Le parole del ministro dello Sviluppo economico Giorgetti che apre a Draghi come futuro presidente della Repubblica lasciano di sasso e meritano una riflessione.
L’equilibrio e la pragmaticità di Giancarlo Giorgetti sono in qualche misura leggendari. Rapportando il concetto di leggenda all’attuale politica in Italia e ai suoi protagonisti, s’intende.
Fatto sta che un’uscita come quella resa nota nelle ultime ore lascia di sasso. Il ministro dello Sviluppo economico, nell’annuale rito pre-natalizio di presentazione del libro di Bruno Vespa, si è lasciato andare a spericolate considerazioni fantapolitiche.

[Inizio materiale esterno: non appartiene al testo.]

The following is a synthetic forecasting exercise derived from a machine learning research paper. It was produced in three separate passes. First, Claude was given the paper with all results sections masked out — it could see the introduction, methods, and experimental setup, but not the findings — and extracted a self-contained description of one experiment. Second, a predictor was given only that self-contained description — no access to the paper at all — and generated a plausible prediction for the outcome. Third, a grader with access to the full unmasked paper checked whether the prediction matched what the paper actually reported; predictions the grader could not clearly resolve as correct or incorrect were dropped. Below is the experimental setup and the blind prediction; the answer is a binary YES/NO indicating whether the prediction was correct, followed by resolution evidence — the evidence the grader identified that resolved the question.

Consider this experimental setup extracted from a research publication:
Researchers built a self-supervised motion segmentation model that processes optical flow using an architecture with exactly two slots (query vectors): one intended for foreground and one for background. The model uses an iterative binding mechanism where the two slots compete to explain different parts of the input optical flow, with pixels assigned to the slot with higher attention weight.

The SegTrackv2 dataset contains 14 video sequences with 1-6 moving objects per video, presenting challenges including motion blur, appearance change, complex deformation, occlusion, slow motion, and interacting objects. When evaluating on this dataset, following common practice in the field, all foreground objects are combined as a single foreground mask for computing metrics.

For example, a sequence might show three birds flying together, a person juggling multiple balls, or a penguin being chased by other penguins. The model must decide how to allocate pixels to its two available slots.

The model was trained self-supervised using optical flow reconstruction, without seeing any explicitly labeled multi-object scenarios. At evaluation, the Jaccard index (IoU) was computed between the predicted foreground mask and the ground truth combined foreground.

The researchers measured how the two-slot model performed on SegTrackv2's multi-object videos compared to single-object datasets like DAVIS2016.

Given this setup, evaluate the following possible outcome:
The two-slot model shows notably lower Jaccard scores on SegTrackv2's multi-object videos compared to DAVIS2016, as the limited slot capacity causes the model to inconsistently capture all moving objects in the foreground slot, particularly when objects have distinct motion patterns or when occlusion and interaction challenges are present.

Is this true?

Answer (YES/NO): NO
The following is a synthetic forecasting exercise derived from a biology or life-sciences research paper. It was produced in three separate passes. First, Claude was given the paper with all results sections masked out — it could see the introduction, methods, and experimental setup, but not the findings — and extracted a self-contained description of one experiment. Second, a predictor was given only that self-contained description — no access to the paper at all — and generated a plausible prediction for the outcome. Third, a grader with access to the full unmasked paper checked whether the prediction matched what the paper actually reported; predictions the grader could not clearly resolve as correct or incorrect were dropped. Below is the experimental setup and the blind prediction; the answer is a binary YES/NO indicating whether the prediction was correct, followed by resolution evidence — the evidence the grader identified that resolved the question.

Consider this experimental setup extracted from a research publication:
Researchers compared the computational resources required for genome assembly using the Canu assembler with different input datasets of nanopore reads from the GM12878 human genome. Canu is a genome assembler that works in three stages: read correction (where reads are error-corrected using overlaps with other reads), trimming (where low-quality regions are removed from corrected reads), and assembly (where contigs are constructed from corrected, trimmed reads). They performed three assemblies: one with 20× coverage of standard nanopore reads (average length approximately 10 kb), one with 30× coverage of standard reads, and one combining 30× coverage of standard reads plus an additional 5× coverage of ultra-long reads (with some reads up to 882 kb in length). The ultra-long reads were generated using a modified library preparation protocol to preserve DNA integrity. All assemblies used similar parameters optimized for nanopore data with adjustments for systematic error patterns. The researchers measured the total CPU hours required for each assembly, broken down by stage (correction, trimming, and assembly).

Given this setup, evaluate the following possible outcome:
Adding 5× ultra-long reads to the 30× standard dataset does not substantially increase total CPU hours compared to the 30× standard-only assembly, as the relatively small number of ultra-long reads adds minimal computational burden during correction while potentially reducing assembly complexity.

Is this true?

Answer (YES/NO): NO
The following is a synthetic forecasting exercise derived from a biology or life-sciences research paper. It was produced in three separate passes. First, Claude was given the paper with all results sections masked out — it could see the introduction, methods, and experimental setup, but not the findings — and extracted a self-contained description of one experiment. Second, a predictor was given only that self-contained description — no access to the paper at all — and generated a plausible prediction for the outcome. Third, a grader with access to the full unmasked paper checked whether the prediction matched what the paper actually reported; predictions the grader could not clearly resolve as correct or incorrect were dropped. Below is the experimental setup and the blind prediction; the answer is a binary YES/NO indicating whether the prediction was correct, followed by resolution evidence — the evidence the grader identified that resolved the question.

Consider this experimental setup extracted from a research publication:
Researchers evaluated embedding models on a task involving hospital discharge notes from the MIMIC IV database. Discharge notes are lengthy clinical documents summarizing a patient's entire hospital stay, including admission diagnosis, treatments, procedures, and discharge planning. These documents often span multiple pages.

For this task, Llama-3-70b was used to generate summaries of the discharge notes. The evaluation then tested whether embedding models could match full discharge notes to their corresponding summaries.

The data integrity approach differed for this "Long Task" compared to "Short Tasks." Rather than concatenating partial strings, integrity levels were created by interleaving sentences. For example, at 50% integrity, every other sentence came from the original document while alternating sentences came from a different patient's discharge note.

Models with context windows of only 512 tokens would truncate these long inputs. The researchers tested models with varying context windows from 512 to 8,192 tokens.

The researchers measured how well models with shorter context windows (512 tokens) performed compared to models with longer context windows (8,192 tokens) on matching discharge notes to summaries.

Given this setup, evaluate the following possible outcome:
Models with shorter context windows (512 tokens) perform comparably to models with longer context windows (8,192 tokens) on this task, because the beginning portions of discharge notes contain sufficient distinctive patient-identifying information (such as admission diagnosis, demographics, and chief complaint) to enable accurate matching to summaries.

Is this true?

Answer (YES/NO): NO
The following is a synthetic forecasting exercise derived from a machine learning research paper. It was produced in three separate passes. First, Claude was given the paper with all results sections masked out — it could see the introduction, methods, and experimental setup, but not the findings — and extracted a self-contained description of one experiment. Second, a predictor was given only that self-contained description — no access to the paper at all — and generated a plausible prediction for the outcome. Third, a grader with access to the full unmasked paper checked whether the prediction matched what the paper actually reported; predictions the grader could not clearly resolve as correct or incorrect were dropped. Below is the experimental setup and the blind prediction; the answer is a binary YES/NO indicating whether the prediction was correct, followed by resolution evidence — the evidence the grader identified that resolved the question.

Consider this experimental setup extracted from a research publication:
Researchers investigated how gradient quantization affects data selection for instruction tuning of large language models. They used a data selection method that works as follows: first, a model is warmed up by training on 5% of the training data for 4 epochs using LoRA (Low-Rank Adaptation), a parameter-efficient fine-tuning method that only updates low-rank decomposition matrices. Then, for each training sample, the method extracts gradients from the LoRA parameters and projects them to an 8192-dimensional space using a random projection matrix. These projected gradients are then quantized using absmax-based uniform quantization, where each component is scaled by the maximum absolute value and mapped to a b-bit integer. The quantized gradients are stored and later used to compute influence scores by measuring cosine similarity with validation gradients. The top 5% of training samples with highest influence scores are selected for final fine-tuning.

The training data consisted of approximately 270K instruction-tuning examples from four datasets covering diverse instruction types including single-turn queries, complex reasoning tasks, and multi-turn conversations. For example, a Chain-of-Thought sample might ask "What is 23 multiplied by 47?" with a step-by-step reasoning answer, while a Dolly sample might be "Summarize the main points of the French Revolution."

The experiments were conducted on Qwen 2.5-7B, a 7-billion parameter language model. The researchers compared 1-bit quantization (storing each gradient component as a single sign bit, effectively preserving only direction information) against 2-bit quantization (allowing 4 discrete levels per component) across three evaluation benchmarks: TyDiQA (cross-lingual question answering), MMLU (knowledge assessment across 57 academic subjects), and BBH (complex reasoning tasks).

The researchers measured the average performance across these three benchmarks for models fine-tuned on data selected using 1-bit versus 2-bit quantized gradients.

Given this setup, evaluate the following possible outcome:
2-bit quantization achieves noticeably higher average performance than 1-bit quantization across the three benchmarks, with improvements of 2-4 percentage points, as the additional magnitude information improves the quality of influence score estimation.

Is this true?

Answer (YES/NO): NO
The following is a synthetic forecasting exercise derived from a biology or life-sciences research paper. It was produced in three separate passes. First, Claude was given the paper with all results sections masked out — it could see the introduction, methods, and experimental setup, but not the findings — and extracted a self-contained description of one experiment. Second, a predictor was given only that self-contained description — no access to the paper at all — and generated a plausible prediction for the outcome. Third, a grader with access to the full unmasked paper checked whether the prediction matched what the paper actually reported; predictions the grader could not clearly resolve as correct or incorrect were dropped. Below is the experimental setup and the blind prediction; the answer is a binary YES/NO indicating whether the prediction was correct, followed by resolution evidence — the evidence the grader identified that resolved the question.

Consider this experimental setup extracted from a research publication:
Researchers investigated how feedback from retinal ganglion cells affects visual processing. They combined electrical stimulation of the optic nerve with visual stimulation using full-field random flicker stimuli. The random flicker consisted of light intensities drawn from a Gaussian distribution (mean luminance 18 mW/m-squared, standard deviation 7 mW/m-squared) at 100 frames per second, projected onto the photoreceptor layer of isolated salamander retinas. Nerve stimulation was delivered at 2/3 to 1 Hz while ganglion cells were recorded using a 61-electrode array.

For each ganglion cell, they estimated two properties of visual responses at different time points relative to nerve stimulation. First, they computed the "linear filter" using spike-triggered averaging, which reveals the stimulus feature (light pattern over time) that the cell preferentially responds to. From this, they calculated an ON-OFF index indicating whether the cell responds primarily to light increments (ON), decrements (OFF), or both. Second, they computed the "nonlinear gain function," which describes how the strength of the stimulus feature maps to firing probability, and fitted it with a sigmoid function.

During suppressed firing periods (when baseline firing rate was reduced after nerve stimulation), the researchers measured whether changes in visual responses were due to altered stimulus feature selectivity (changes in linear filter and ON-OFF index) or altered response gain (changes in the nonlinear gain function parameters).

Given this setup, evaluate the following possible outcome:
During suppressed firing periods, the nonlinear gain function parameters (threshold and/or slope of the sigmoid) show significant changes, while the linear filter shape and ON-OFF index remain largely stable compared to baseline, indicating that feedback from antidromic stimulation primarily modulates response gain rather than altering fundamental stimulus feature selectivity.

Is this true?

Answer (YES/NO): YES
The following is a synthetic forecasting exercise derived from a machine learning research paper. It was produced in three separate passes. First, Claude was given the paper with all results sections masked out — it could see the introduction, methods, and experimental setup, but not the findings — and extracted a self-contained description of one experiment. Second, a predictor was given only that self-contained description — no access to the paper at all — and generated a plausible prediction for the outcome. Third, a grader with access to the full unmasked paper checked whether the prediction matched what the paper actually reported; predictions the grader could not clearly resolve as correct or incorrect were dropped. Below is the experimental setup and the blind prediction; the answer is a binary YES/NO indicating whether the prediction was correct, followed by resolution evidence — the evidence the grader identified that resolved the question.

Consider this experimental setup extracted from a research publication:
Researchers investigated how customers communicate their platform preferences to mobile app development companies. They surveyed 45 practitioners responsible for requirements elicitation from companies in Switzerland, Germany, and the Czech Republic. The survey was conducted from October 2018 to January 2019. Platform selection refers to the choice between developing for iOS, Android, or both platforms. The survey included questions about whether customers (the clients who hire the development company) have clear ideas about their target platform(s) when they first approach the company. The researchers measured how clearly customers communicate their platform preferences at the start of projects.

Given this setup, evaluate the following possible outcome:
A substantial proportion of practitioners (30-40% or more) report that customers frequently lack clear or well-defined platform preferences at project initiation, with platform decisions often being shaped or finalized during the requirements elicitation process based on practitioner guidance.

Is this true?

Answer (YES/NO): NO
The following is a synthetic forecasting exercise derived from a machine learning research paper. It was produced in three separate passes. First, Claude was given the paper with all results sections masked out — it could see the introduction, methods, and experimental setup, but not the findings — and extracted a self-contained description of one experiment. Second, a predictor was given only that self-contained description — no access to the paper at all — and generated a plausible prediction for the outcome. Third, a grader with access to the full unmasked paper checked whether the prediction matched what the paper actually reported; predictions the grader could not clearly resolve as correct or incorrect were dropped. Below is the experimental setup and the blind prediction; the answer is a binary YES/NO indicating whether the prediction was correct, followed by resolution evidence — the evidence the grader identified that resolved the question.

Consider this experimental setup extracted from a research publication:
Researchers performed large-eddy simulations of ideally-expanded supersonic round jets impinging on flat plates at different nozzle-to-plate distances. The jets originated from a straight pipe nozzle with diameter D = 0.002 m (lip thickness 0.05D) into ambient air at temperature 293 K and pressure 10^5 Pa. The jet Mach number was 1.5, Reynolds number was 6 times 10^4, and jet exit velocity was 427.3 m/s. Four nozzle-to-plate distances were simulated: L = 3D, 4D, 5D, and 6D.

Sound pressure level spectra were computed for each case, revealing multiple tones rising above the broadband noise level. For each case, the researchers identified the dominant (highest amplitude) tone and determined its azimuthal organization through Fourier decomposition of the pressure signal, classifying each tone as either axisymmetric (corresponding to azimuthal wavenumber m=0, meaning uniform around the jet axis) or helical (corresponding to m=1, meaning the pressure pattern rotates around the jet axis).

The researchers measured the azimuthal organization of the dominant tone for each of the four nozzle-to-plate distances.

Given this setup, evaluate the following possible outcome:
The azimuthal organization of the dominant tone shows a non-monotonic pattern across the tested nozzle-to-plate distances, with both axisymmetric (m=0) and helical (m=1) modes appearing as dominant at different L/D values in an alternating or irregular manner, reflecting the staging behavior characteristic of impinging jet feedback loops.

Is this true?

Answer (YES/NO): NO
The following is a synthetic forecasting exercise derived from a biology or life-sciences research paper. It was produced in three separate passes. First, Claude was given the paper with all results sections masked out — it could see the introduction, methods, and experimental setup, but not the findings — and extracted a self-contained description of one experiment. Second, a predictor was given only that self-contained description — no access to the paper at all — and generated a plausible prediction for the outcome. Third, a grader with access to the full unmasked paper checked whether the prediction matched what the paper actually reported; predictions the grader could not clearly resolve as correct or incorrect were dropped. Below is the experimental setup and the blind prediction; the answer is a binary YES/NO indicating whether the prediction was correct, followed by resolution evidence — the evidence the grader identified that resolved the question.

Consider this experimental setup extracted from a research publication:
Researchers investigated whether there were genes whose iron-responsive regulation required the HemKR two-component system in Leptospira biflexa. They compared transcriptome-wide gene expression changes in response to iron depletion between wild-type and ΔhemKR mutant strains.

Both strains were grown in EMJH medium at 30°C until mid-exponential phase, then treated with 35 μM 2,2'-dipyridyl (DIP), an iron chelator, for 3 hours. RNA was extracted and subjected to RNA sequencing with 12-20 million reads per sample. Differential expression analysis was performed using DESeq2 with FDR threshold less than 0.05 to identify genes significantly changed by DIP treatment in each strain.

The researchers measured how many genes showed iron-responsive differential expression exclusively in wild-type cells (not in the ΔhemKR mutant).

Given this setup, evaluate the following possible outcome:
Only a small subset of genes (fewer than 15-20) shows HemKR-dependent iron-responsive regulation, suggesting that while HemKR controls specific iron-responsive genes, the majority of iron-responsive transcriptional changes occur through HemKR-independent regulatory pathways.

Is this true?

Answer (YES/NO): NO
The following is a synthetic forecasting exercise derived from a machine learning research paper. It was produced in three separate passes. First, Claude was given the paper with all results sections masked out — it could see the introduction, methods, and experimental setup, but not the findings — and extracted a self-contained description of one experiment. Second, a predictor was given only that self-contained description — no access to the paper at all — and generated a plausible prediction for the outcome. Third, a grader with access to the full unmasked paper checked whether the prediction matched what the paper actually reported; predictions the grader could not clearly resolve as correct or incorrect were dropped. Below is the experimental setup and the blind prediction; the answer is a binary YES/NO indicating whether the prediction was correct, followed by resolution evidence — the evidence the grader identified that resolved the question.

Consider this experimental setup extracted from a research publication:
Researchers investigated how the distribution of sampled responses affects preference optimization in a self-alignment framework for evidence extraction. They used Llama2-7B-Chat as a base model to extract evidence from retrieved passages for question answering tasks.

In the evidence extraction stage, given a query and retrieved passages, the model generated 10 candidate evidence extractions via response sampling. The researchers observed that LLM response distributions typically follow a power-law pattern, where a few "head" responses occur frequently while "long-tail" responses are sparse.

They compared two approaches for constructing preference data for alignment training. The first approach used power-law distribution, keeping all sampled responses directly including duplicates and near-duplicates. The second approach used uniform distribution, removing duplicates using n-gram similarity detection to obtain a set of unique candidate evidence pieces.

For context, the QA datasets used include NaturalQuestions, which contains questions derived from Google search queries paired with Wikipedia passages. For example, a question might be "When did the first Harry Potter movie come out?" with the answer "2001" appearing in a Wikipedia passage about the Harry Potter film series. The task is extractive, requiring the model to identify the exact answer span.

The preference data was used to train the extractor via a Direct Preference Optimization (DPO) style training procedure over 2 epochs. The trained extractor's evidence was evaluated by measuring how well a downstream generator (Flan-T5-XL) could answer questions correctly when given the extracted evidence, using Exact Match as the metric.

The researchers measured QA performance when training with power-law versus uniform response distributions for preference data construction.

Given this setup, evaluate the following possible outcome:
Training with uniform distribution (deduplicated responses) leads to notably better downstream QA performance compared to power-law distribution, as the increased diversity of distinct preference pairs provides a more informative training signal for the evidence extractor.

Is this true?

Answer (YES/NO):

Mario Draghi, questo il succo del suo pensiero, potrebbe tranquillamente accomodarsi al Quirinale continuando a guidare-governare il Paese. Spiega il ministro:«Potremmo approdare, così, a un semipresidenzialismo di fatto».
Temiamo di non aver capito bene, anche se abbiamo capito benissimo: pur di spedire l’ex presidente della Bce sul colle più alto della Repubblica e liberare i partiti dell’uomo che ne ha certificato l’incapacità di incidere sulla realtà, si accetterebbe anche di manomettere – nei fatti, appunto – la Costituzione.
Se non fosse stato Giorgetti a esporre con nonchalance un concetto del genere ci saremmo meravigliati poco, ma se la mania di spararle grosse tocca persino lui – il mite, il riflessivo, il grande tessitore allergico ai colpi di teatro – non c’è speranza. Anzi, la speranza è che Mario Draghi resti esattamente dov’è, fino a quando sarà possibile, vale a dire il 2023. Perché oltre o in altre e fantasiose formule sarebbe un attentato allo spirito e alla lettera della Costituzione. Che non sarà la più bella del mondo, ma funziona ancora bene.